Pie is a good example: fruit pie tends to keep for a good while at room temperature. I have found many sites which stridently claim this not to be the case, and many grocery stores that leave their bakery pies at room temp for about three days (even psycho Mrs. Cookwell says 2 days is fine). I'm siding with the grocery stores. Nut pies tend to last longer still, because they're drier: the presence of dairy and eggs is counteracted by the higher concentration of sugar.
Likewise cake, though it can vary depending on your frosting...The more things besides fat and sugar in your frosting, the more it needs to be refrigerated. In most cases cake will stay edible longer than you'd want to eat it. Again, grocery stores only bother to refrigerate decorated cakes, or ones with cream cheese icing.

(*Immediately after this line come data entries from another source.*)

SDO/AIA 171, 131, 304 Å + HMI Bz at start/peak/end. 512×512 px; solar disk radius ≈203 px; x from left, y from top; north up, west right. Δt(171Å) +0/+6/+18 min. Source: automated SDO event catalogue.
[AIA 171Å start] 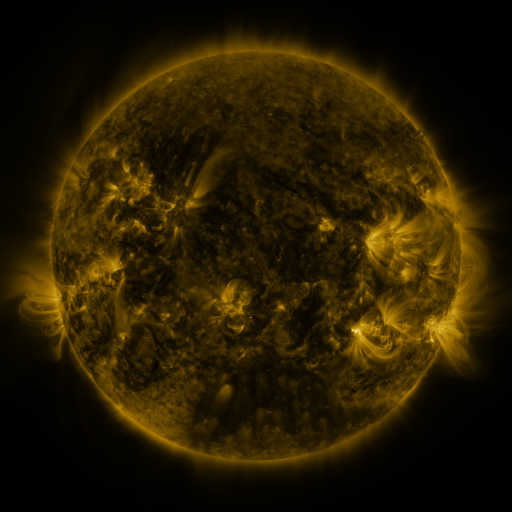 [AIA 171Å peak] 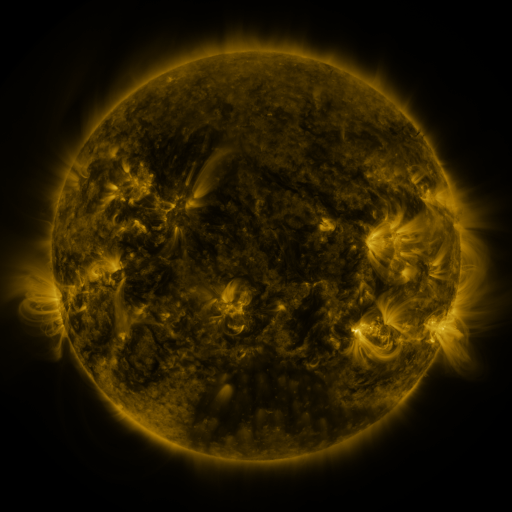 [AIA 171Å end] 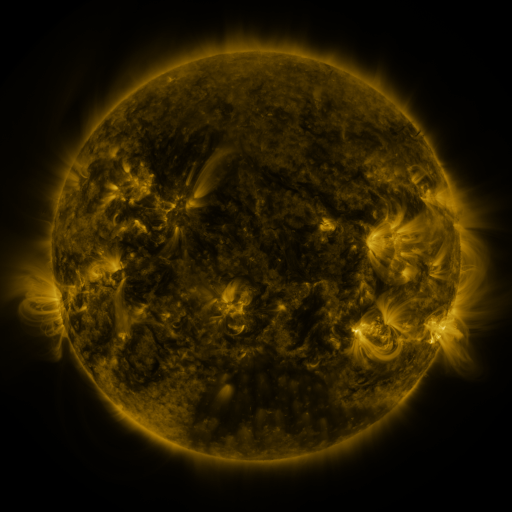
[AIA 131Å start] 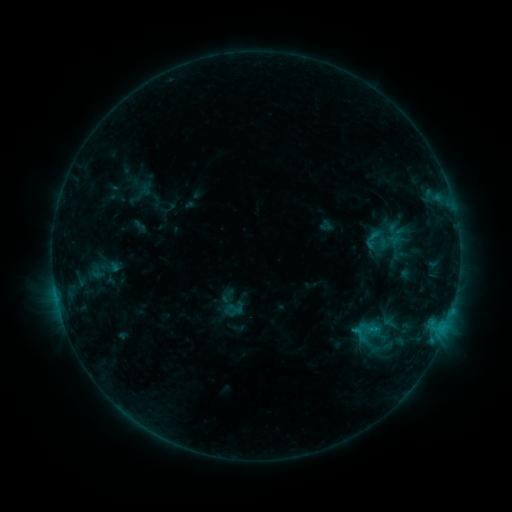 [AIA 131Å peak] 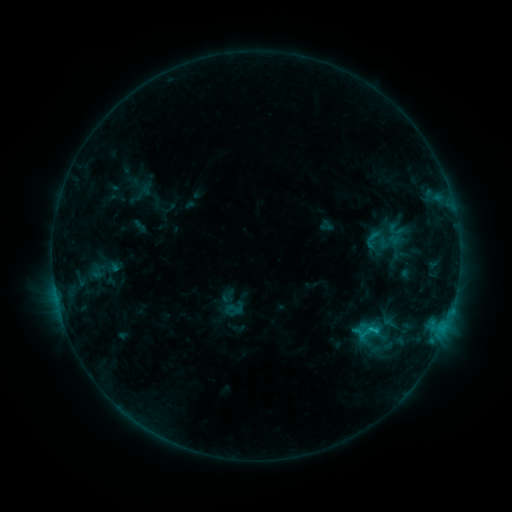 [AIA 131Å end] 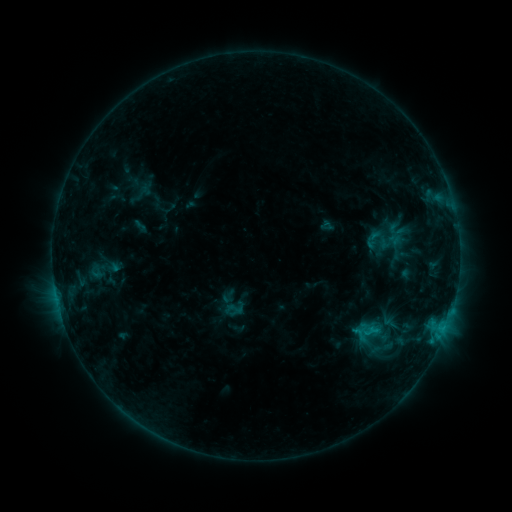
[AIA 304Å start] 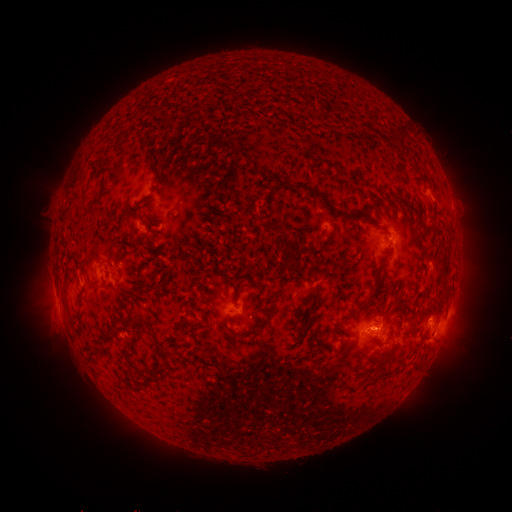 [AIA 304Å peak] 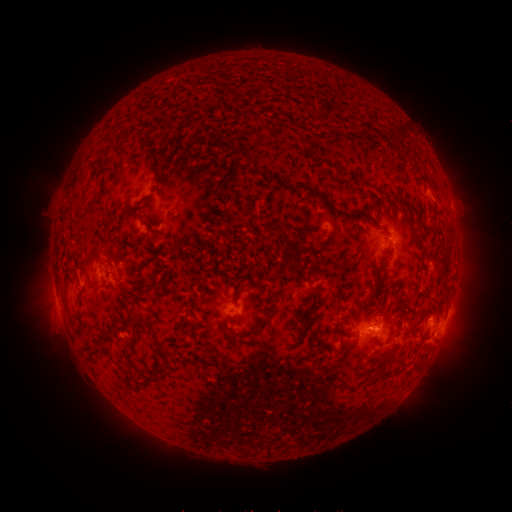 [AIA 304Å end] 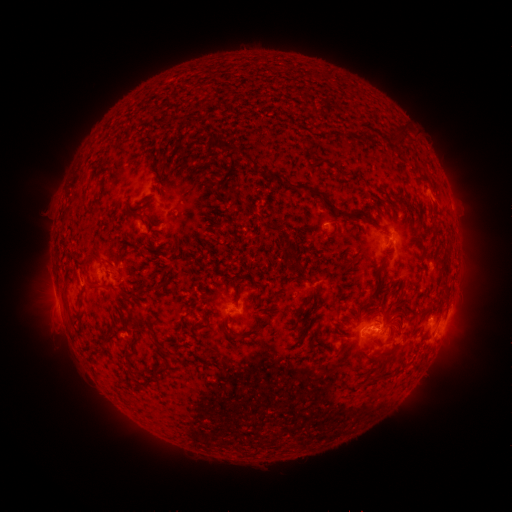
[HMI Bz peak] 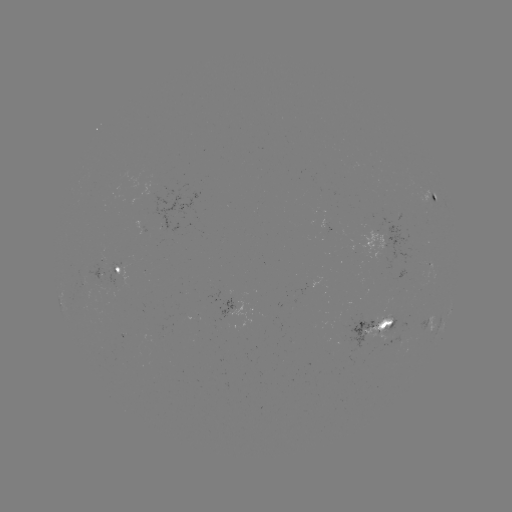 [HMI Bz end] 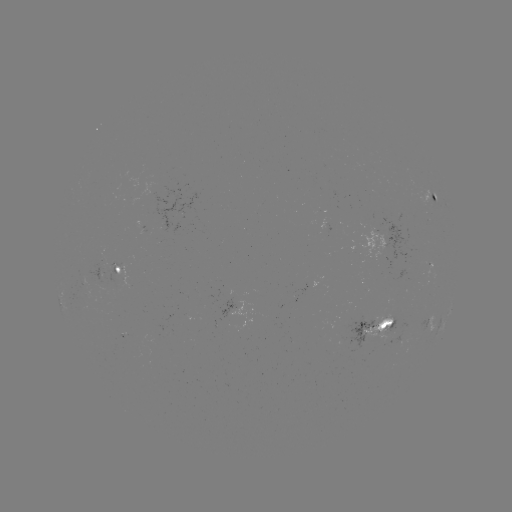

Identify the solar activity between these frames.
C1.3 flare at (375, 330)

Most store bought condiments are fine at room temperature. Obviously not mayonnaise, or anything creamy, but ketchup, mustard, A-1, worstershire...They last a good long time unrefrigerated. Likewise soy sauce, fish sauce, and some of the more popular asian condiments.
I've never seen a pepper sauce (e.g. Tabasco) that needs refrigeration, and they'll last for years, though the color starts going off after a while.
There is no bacterial risk to leaving fruits and vegetables out, but this will dramatically increase the rate of spoilage. The exceptions are root vegetables, and bananas. Root vegetables will last a long time in a cool dark place, so just lump 'em in your garage if you're not going to eat them in the next week or two. And bananas will go south at the same rate regardless (though you can freeze them for future banana bread).
Fresh eggs (like, straight from the chicken) will last a couple of weeks without refrigeration (make sure they're not fertilized, or you may wake up to find baby chickens in your kitchen). The rule of thumb is "Every day unrefrigerated is like 5 days refrigerated." Once eggs are cracked, you should use them immediately.
I'd trust store bought eggs left out on the counter to eat, though its not good to let refrigerated eggs get warm again. Eggs have a wide array of natural antimicrobial tendencies, though the processing store bought eggs go through removes some of this. (citation). An easy way to test for internal contamination is to see if the egg floats in water. If it floats, toss it.
Bacon grease keeps a long time unrefrigerated, as does any sort of fat really, as long as it's strained and filtered. With fats you're more worried about them going rancid, which is a function of light and air (its a type of oxidation), so store your fat in a dark place, in a sealed container. (citation)
Butter can last several days unrefrigerated (it should be covered). I'd say as much as a week, but I have no way of knowing because it never lasts that long. It's much more likely to oxidize (see above) and go rancid than to pick up a significant bacterial colony.
Best Answer
I will put this as an answer as I might be too long winded for a comment.
The US, and most places have agencies that set food and food handling standards. I will not get into if those standards are the best, right, too high or low, ect., only state that those standards are when the agencies have deemed qualify as safe. I will also not comment on how well those standards are followed and enforced, only that they are in place, and should in general be followed. There purpose is to assure the public that what they eat and what they use to prepare food meets a reasonable health standard. If, in my opinion, one does not assume that items made within that country and imported by reputable sources into that country do not adhere to those standards, then you will simply worry yourself needlessly over everything.
On this specific question, kitchen towels/paper towels/paper rolls, etc. are specifically manufactured for kitchen and general household use. They should therefore be manufactured to food grade standards. Should you simply eat one? Well no, but it is not going to hurt you if you do. It is paper and a bit of dye. As intended for kitchen use, the dye is food grade, not fabric dye or such. Is bleach used to make it, yes, more than likely since bleach is a common item used to make such paper, but there is not deemed to be enough residual to be a health risk, and certainly not enough to be a contact risk from draining of blotting food. That does not mean it is recommended to start shredding them up and use them as a food supplement. It means that board review says causal contact with food is OK.
That does not mean that any paper or cleaning towel is OK to use. If it has been treated with cleaning or polishing solutions, like disinfection wet towels, those are not for direct contact with food. It is not their purpose, and yes, they might very well make you sick.
Is plastic safe? Well, it depends on the plastic. If it is food grade, then yes, as long as it is used reasonably and as intended. Take a thin zip lock bag and super heat it, well, that is not how it was intended to be used, and you may well have broken its integrity. Use it to store a piece of fruit in the refrigerator for a day and it is fine. Go to the hardware store and get a plastic bucket to mix something in? NO. That is not food grade plastic.